I'm currently checking some clustering evaluation indexes in R, and now I'm using Silhouette and its respective function in R, "silhouette" (in "cluster" package). To test the method, I used the following code:

data <- matrix(c(1,2, 2,1, 1,1, 2,2, 8,9, 9,8, 9,9, 8,8, 1,15, 2,15, 1,14, 2,14),12,2,byrow=T)
clust <- c(1,1,1,1, 2,2,2,2, 3,3,3,3)
diss <- as.matrix(dist(data))
sil <- mean(silhouette(clust,dmatrix=diss)[,3])

Using this data and with "clust" being the obtained configuration (from k-means), I would evaluate the silhouette of this configuration by the mean of the silhouettes for each datum. The point is that I searched for its use with k-means and found this page:


And it's recommended to use the squared distance matrix instead, making sil <- mean(silhouette(clust,dmatrix=diss^2)[,3]). This use changes the result from 0.8793842 to 0.9850074.
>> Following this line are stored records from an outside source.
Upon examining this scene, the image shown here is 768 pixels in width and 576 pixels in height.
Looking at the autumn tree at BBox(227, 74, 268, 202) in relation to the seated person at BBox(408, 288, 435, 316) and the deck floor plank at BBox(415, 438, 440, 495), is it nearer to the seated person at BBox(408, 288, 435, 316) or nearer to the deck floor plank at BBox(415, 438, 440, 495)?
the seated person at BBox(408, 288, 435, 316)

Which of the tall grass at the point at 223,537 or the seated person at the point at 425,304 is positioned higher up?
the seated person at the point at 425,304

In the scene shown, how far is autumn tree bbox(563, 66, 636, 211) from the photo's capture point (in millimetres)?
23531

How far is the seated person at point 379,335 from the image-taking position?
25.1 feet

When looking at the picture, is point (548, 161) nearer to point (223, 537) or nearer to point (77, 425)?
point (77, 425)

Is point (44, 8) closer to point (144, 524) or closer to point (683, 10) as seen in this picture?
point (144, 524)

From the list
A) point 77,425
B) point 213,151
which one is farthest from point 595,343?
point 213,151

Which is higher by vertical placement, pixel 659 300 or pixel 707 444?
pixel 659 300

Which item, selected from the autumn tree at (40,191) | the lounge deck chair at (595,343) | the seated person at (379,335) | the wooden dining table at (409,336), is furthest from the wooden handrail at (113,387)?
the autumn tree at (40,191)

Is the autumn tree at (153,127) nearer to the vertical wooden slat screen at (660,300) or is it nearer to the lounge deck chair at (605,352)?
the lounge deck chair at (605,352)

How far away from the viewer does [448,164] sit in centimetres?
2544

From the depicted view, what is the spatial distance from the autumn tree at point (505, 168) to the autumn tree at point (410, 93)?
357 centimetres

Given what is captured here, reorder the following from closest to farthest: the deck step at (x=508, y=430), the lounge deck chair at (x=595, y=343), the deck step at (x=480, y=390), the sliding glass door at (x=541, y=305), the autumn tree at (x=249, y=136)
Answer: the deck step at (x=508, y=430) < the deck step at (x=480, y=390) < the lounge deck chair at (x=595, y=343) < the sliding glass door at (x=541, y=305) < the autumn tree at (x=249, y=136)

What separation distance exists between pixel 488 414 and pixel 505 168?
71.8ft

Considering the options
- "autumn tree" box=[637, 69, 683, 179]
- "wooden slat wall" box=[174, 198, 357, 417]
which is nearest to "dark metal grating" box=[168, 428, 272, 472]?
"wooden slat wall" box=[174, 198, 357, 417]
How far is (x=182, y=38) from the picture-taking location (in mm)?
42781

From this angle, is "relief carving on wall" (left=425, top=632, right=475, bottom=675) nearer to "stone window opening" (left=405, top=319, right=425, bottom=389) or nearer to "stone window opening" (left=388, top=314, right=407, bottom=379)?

The point for me is the evaluation of the configuration itself, and as I created the data to clearly show three groups, the higher silhouette for this configuration makes more sense to me than the lower one.

I'm not sure if I understood it right, but the use of the squared distance matrix on a k-means clustering evaluation is because of the squared distance of its cost functions. But is its use needed? I mean, the evaluation using the distance matrix would be enough to evaluate two different configurations (both resulting from k-means) and point which one is better.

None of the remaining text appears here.